On Sat, 2008-05-31 at 16:26 -0500, Leonardo Uribe wrote:
> Hi Simon
>
> The cases (a) and (b) are used on tomahawk, (b) seems like an abstract
> pattern (all classes implementing b on tomahawk starts with
> AbstractXXXX).
>
> The cases (a) and (c) are used on myfaces core.
>
> One example of (b) is this:
>
> /*
> * @JSFComponent
> * name = "t:checkbox"
> * class = "org.apache.myfaces.custom.checkbox.HtmlCheckbox"
> * superClass =
> "org.apache.myfaces.custom.checkbox.AbstractHtmlCheckbox"
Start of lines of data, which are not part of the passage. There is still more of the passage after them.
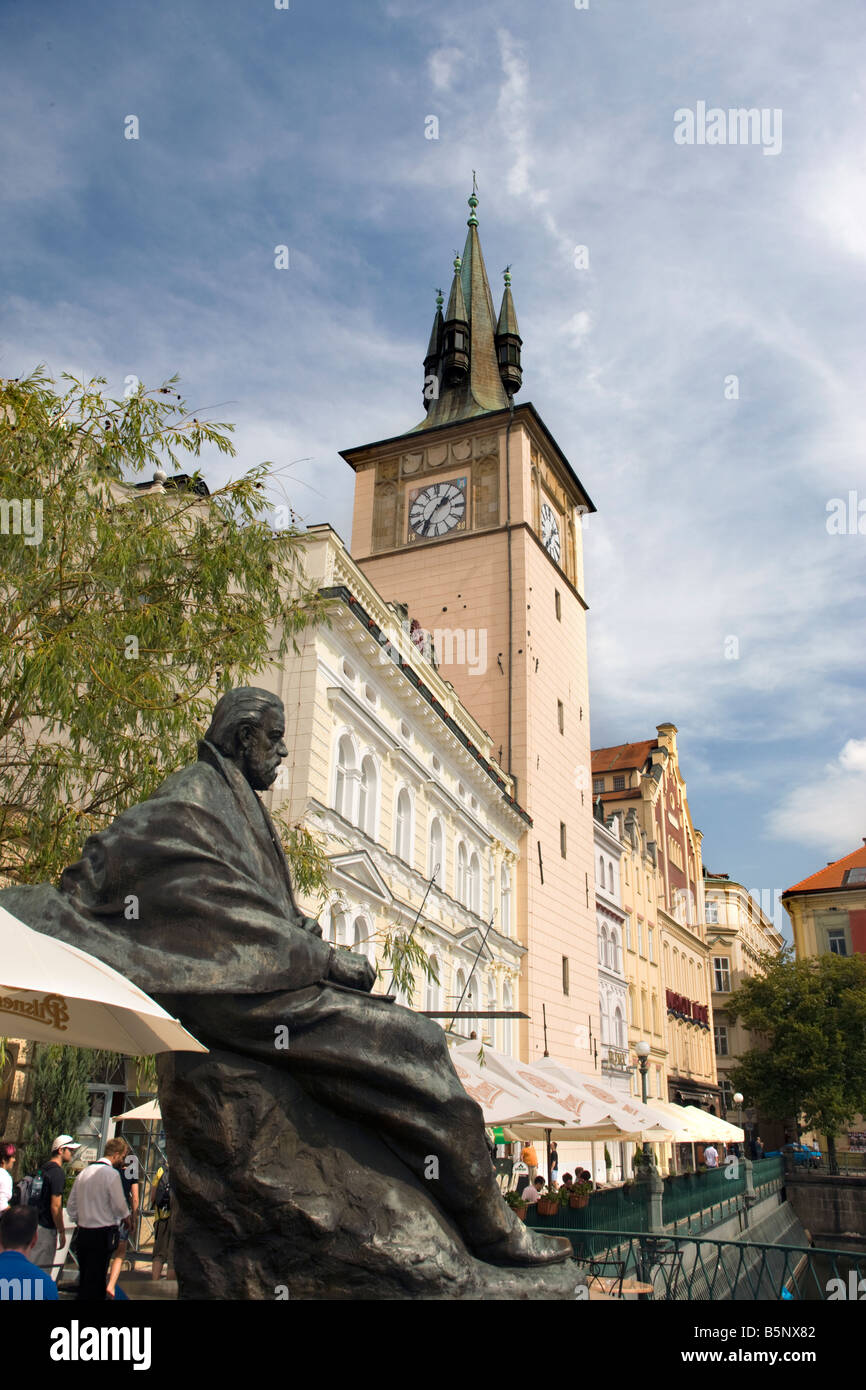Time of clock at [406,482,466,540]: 1:36
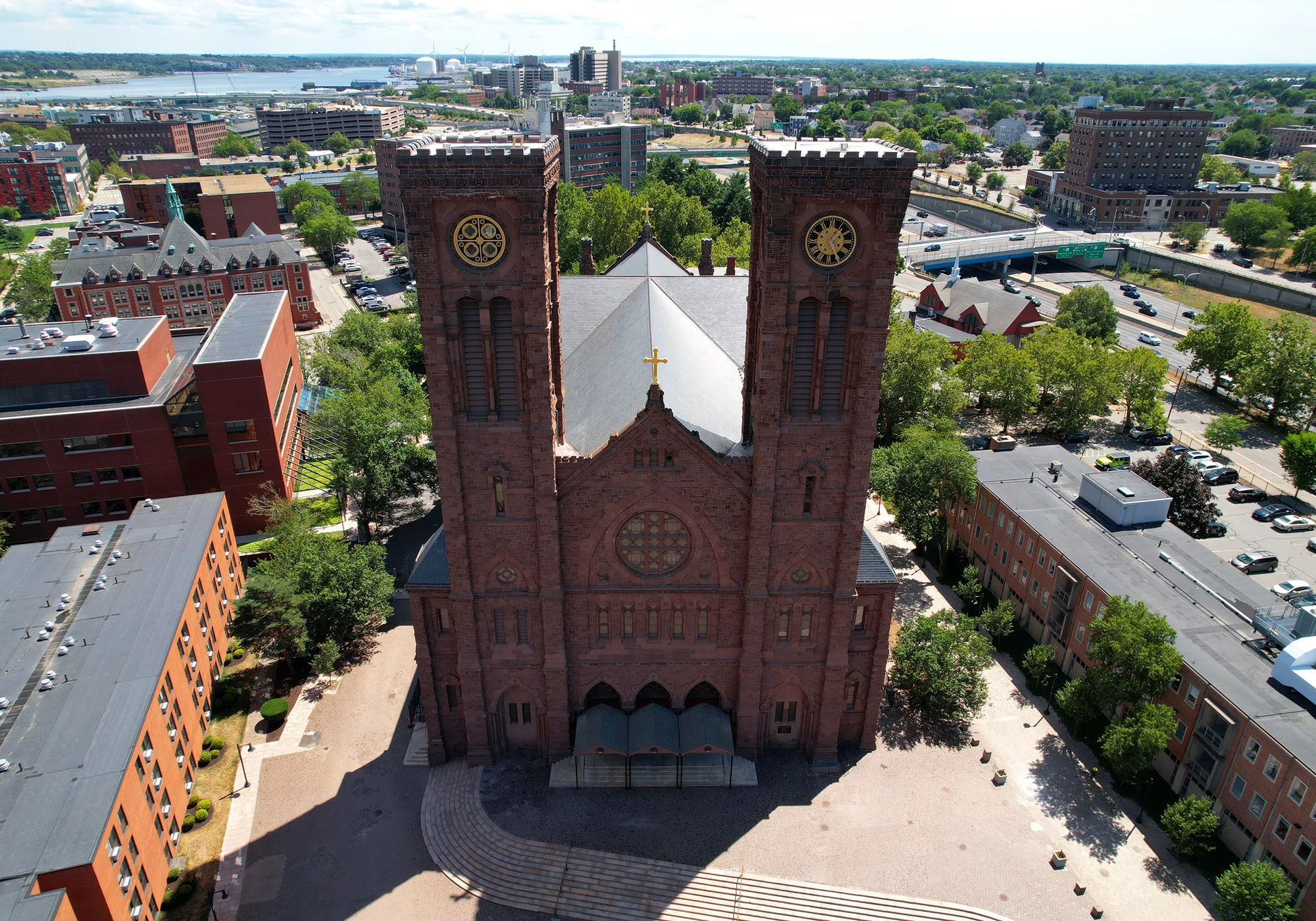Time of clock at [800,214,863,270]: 1:25
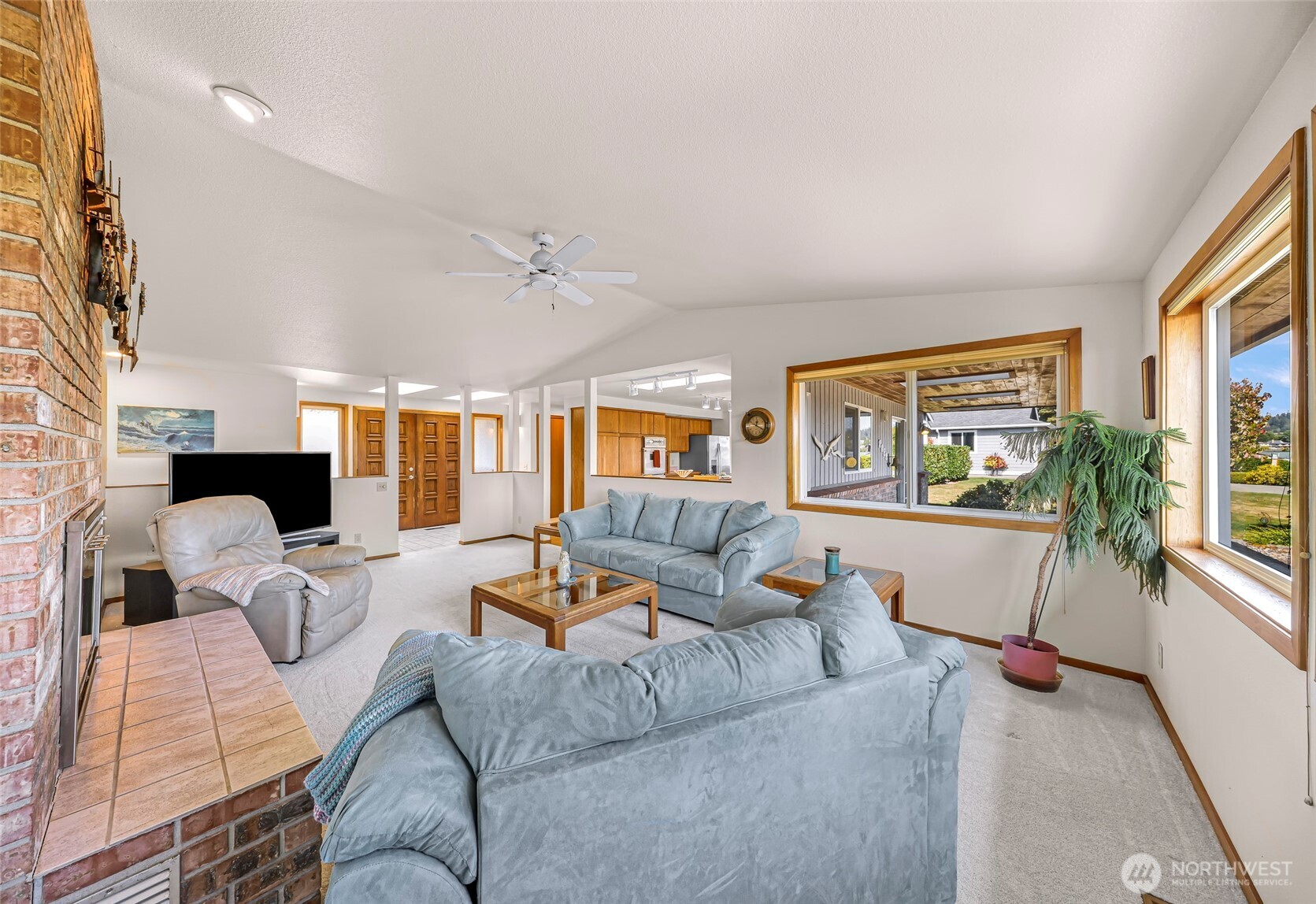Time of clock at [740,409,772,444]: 12:19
> * tagClass = "org.apache.myfaces.custom.checkbox.HtmlCheckboxTag"
> */
> public abstract class AbstractHtmlCheckbox
> extends UIComponentBase implements UserRoleAware
> {
> }
>
> Please look that the superclass is the hand written class. The
> attribute class (or clazz on annotations) refers the class to be
> generated. This plugin checks on the paths defined by the user (max 2
> default src/main/java) if the file exists. If this is true, then not
> generate, if is true generate.
Ok.
I would have thought that this would work the other way around, ie the
user would set superClass to enable the "template" mode, and otherwise a
subclass would be generated.
It seems a little odd to me that to generate a class that subclasses the
annotated class, it has to repeat its own type in the superClass
property.
Actually, when using "template" mode, is the superClass always the class
that is the parent of the annotated class? If so, then why not have a
setting
template="true"
and do away with the superClass attribute completely?
By the way, what does the JSFComponent.parent attribute do?